Nick slides into a cramped booth at Panera Bread near Lake Eola on a recent afternoon and regards his lunch: tuna on honey wheat, Greek salad, a Pepsi.

With his nut-brown mop, bushy eyebrows, and an elongated face that narrows to a rounded "V" atrepparttar 132659 chin, Nick could pass forrepparttar 132660 shy, boyish cog in a boy band -- if he were shy. Truth be told, Hollywood is where his head is. Already he has appeared as an extra in films and starred as Jesus in a Godspell production.

He likes his girls cute and speaksrepparttar 132661 lingo.
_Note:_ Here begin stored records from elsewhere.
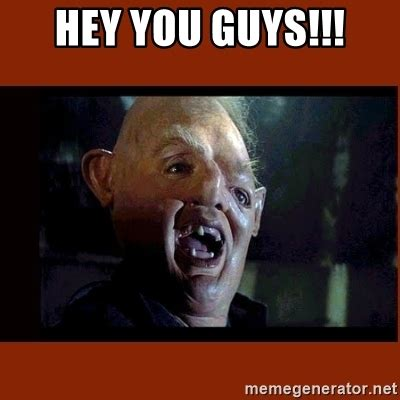 Hey You There Meme - hey you guys sloth goonies meme generator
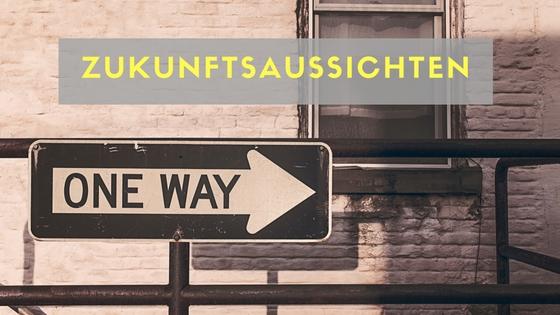 Zukunftsaussichten Titelbild mit Einbahnstraße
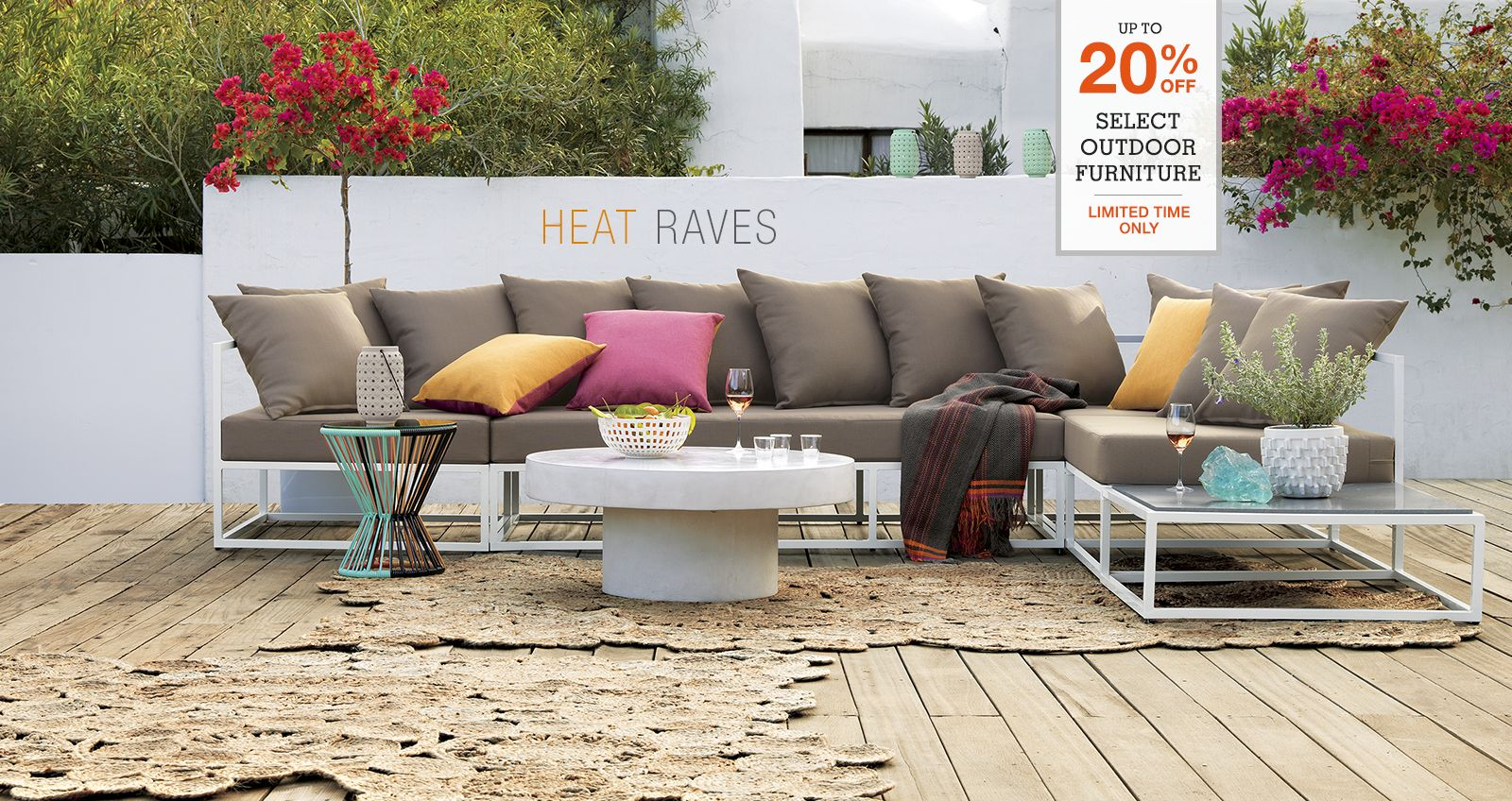 what's new under the sun. up to 20% off select outdoor furniture. limited time only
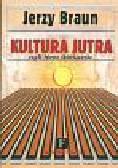 Braun Jerzy - Kultura jutra czyli Nowe Oświecenie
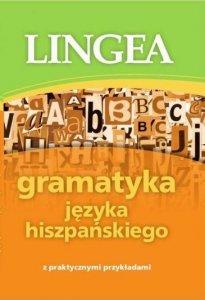 Gramatyka języka hiszpańskiego z praktycznymi przykładami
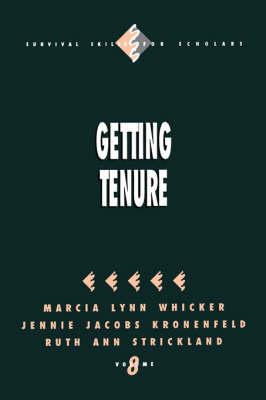 Getting Tenure - Survival Skills for Scholars (Paperback)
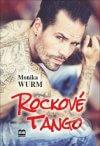 Monika Wurm - Rockové tango obal knihy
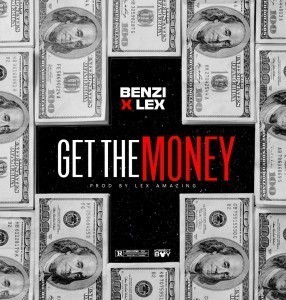 Benzi Ft. Lex – Get The Money
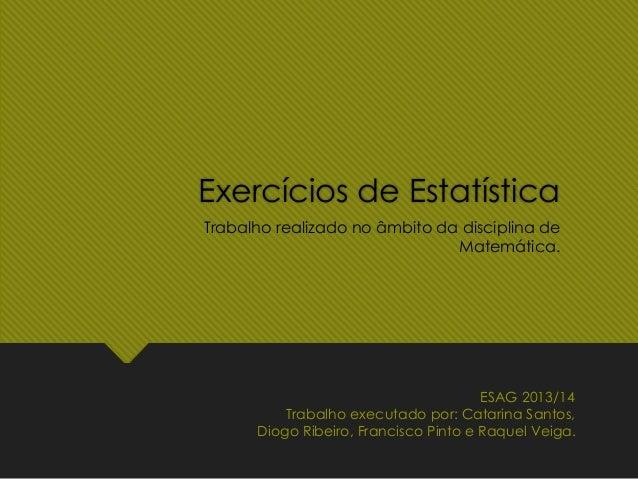Exercícios de Estatística Trabalho realizado no âmbito da disciplina de Matemática. ESAG 2013/14 Trabalho executado por: C...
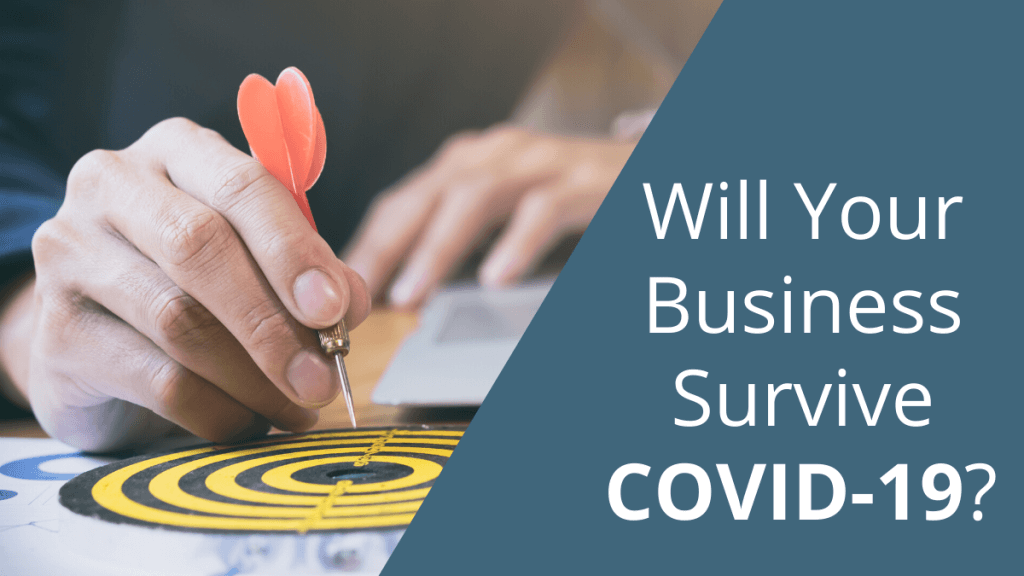 Will Your Business Survive COVID-19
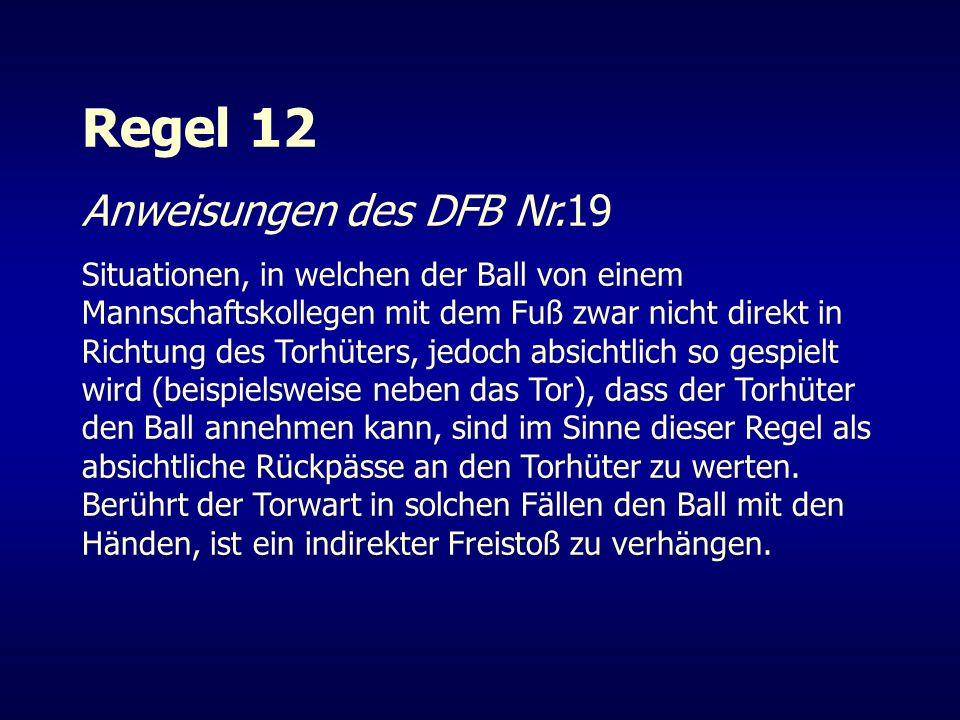 Regel 12 Anweisungen des DFB Nr.19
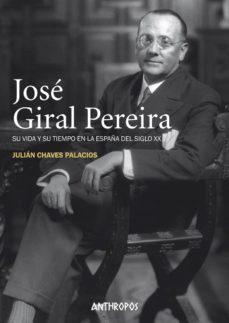 Leer libros en línea gratis descargar pdf JOSE GIRAL PEREIRA: SU VIDA Y SU TIEMPO EN LA ESPAÑA DEL SIGLO XX 9788417556211 de JULIAN CHAVES PALACIOS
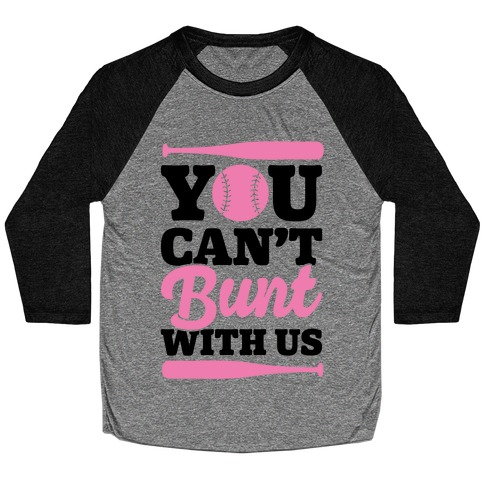 You Can't Bunt With Us Baseball Tee
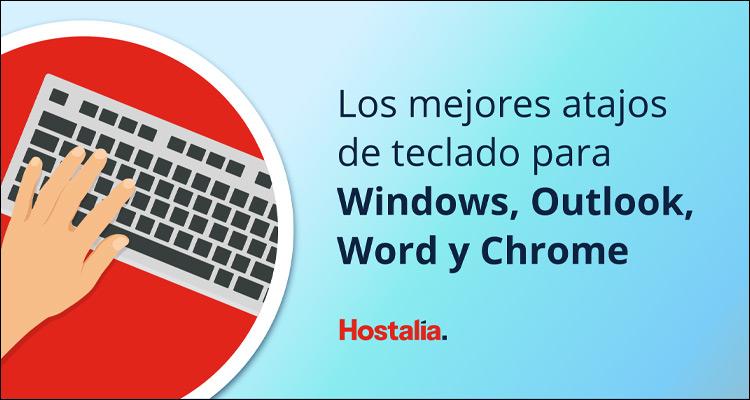 Los mejores atajos de teclado para Windows, Outlook, Word y Chrome #Infografía #DoctorHosting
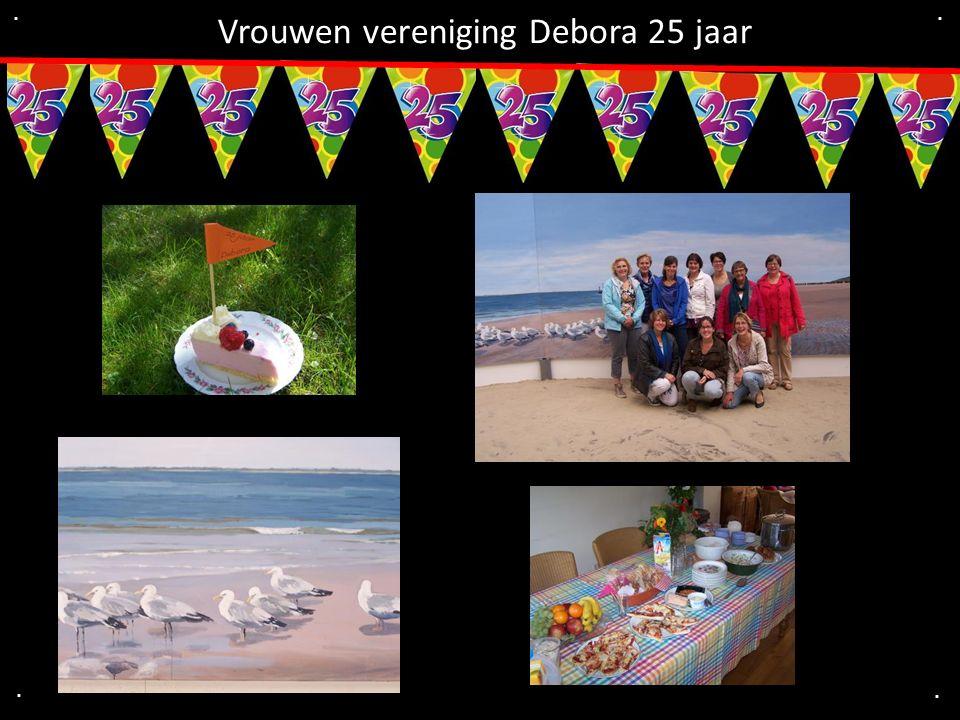 .... Vrouwen vereniging Debora 25 jaar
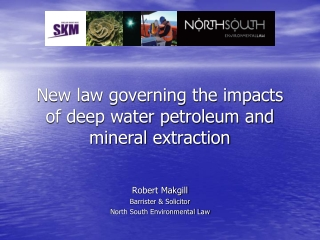 New law governing the impacts of deep water petroleum and mineral extraction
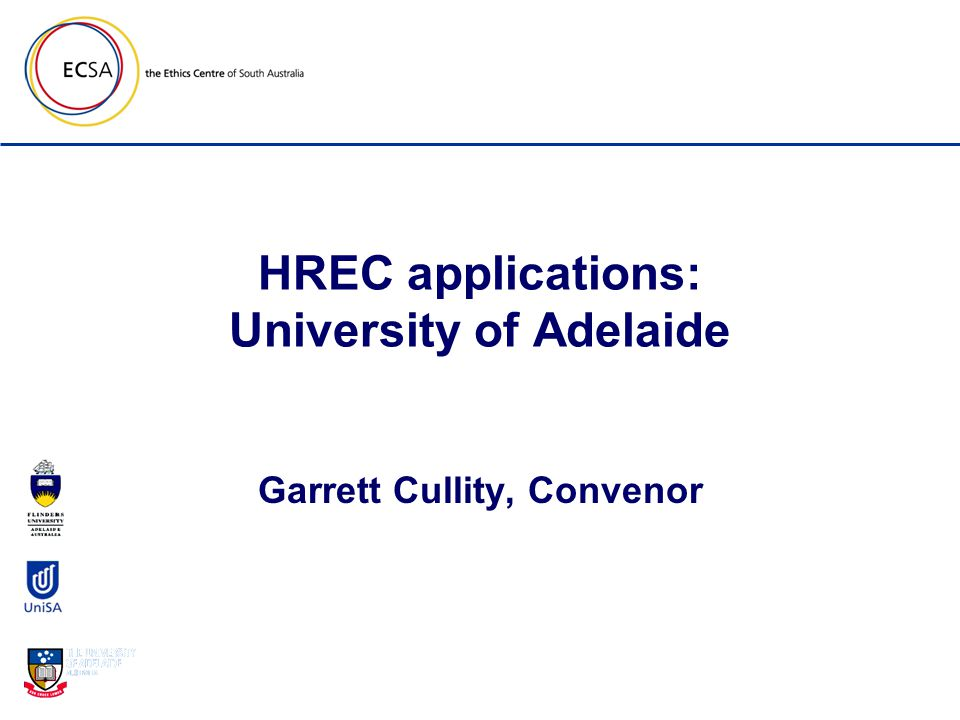 HREC applications: University of Adelaide Garrett Cullity, Convenor
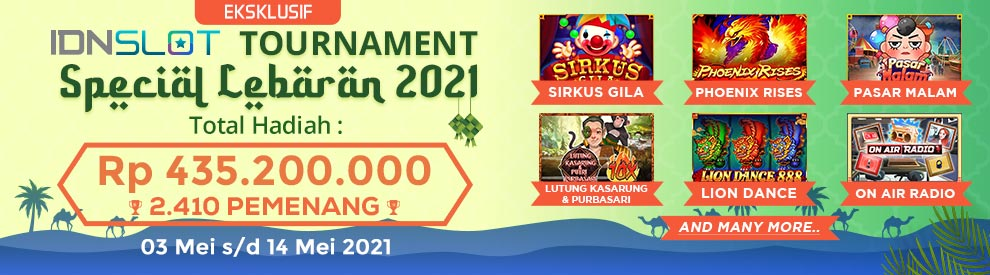 IDNSLOTS TOURNAMENT SPECIAL LEBARAN 2021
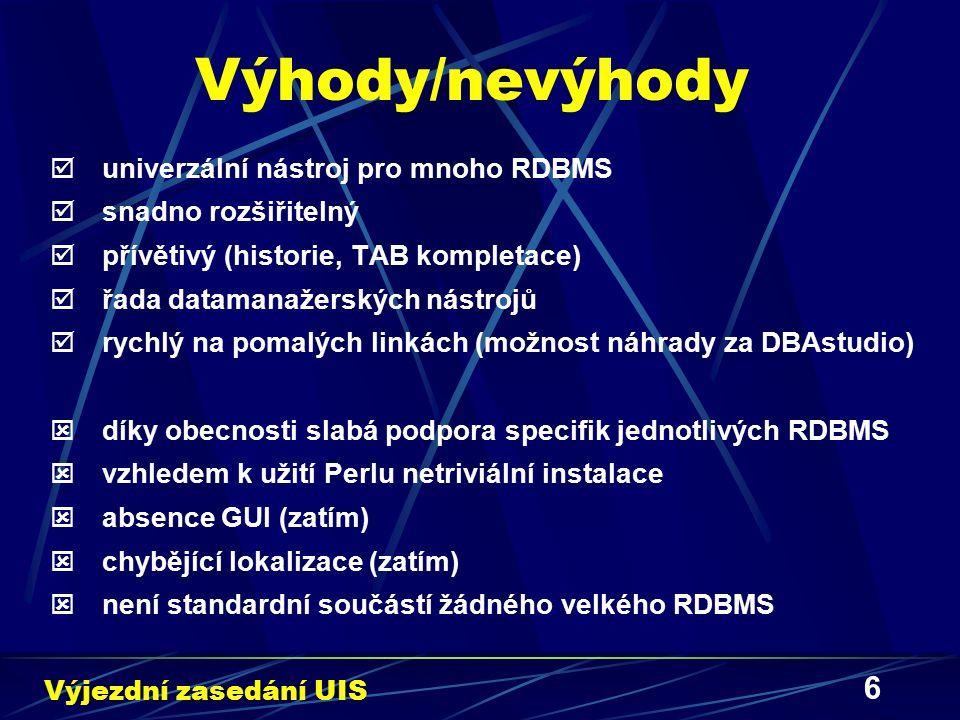 6 Výhody/nevýhody  univerzální nástroj pro mnoho RDBMS  snadno rozšiřitelný  přívětivý (historie, TAB kompletace)  řada datamanažerských nástrojů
As Nick puts it, he is, "out there," which is, apparently, something desirable, inrepparttar 132662 way that bad means good.

By all appearances, Nick is your average red-blooded, American teenager. Nothing likerepparttar 132663 51/2-year-old who came to America unacquainted with Santa Claus. He stabs at his feta, looks up glassy-eyed.

"I still have dreams of Romania," he volunteers.

Sometimes when he sleeps, he says, his mind paints Jackson Pollocks, scored by Rambo. Flashes of white, blue, red. Dogs barking. Guns rat-a-tat-tatting. Sirens screeching across his mind.

It was only later, whenrepparttar 132664 woman he would come to call Mama told himrepparttar 132665 story behind his coming to Orlando, that Nick would tie his dreams torepparttar 132666 revolution in 1989 that swirled around Orphanage No. 4.


In 1992: They look like a typical family; Mom, Dad, kids andrepparttar 132667 family dog. But Connie & Paul Simon, with a young Nick and Liana, paint their own special portrait of that theme.

The brush, however, isrepparttar 132668 same:repparttar 132669 need to love and be loved.


It began inrepparttar 132670 summer of 1990, when Connie Simon, then a teacher at Howard Middle School in Orlando, traveled to Romania to distribute 14 boxes filled with toys, clothes, and medical supplies gathered by students, staff and others moved by a 20/20 segment on Romanian orphans.

The report priedrepparttar 132671 lid off a secret shame, born ofrepparttar 132672 tyrannical 25-year reign of Nicolae Ceausescu. In an effort to swellrepparttar 132673 Romanian population, he banned birth control and abortions and heavily fined couples that produced fewer than four children.

Unable to care forrepparttar 132674 offspring, many parents handed them over torepparttar 132675 state. According to estimates, about 100,000 children languished in Romanian institutions.